- Born: December 7, 1923 Lodi, New Jersey, U.S.
- Died: December 24, 2014 (aged 91) New Jersey, U.S.
- Other name: "The Old Man"
- Occupation: Mobster
- Allegiance: DeCavalcante crime family

= Joseph Miranda =

American mobster (1923–2014)

Joseph Anthony Miranda (December 7, 1923 – December 24, 2014) was an American mobster and member of the New Jersey–based DeCavalcante crime family. A longtime "soldier" to Simone "Sam the Plumber" DeCavalcante and later boss Giovanni Riggi, he became acting underboss for Girolamo "Jimmy" Palermo following the imprisonment of many high-ranking members in 2003.

As the crime family's most senior member, earning him the moniker "the Old Man", Miranda was the de facto head of the DeCavalcantes for three years until stepping down in favor of Francesco Guarraci in late 2006.

==Biography==
Joseph Miranda served in the armed forces during World War II. He was a made man and loan shark under both founder Simone "Sam the Plumber" DeCavalcante and Giovanni "John the Eagle" Riggi during the 1960s and mid-1970s. FBI documents indicate that DeCavalcante once prevented Miranda from being killed by speaking up for him at a sit-down meeting after Miranda robbed another mobster while working for DeCavalcante.
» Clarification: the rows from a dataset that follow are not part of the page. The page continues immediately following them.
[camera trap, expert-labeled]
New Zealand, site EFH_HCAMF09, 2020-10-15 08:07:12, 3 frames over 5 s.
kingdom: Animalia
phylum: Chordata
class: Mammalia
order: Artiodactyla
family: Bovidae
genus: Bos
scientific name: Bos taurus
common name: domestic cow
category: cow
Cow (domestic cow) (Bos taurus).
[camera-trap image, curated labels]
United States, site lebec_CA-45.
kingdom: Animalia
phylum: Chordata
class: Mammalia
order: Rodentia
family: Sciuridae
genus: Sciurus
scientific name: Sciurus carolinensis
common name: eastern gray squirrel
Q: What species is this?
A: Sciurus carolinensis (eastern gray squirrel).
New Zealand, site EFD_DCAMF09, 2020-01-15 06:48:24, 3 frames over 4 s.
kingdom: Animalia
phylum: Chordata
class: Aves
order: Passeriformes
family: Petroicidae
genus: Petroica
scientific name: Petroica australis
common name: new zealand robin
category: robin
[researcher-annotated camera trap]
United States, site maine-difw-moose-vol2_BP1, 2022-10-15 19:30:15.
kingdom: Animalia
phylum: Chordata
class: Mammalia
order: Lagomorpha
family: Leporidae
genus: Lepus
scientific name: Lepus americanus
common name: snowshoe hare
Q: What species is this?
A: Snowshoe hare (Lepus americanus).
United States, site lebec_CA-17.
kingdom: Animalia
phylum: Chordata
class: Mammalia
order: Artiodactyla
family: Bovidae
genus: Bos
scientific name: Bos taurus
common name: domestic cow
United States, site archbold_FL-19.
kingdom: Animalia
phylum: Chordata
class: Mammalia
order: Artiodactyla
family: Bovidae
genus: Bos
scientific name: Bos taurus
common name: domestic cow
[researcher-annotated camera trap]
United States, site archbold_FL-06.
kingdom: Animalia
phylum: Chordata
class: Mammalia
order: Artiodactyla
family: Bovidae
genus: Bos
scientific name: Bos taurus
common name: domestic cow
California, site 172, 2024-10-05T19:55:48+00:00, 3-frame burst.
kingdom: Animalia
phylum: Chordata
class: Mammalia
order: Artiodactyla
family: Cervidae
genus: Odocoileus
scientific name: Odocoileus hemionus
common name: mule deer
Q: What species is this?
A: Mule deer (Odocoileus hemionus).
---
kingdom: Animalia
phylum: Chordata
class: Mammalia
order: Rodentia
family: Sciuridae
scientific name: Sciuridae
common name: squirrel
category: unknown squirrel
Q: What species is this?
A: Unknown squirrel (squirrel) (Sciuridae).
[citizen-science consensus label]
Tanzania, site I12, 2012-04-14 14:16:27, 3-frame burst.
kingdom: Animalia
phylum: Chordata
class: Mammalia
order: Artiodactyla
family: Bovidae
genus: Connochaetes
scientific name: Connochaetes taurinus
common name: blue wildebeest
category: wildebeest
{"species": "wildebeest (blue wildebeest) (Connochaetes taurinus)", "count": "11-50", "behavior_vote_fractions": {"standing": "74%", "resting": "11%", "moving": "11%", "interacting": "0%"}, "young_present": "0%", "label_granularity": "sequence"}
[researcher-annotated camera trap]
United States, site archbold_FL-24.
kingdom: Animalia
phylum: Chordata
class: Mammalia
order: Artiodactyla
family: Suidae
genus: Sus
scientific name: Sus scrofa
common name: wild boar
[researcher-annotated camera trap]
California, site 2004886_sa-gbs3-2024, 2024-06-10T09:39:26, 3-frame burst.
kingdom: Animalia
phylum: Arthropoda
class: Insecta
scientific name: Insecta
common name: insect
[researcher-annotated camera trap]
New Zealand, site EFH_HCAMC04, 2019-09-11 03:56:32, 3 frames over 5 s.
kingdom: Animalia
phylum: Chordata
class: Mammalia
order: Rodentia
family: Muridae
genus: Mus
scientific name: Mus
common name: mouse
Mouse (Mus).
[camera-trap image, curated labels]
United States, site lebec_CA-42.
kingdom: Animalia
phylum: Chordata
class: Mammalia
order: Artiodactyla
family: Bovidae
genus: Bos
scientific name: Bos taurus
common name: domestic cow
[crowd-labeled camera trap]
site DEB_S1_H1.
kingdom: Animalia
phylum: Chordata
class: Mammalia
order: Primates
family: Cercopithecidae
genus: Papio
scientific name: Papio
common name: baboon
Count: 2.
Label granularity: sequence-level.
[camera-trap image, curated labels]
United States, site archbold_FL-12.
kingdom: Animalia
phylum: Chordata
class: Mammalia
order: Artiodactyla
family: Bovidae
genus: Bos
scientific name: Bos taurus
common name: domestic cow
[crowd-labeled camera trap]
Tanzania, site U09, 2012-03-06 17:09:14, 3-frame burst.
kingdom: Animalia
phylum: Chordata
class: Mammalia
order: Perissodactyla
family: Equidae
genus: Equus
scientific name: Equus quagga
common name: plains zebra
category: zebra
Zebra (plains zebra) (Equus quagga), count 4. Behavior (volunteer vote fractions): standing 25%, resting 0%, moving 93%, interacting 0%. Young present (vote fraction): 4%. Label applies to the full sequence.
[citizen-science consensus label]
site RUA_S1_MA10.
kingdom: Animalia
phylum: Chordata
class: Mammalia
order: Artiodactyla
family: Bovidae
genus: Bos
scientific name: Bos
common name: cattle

For decades, Miranda operated from a First Avenue bar in Elizabeth, New Jersey. He was recognized as the acting underboss for Girolamo "Jimmy" Palermo after Palermo's incarceration in 2003. According to law enforcement, Miranda is recognized as a senior advisor and still reportedly holds the rank of underboss, while Palermo is incarcerated. He attempted to rebuild the DeCavalcante family, inducting half a dozen new members into the organization, but turned control over to 51-year-old Sicilian immigrant Francesco Guarraci by the end of 2006. As of December 2007, Miranda was still operating out of the Elizabeth, New Jersey faction. According to US law enforcement, Miranda and Frank Guarraci are in charge as bosses of the family, with Miranda still running the day-to-day operations.

He died in New Jersey on December 24, 2014, at the age of 91.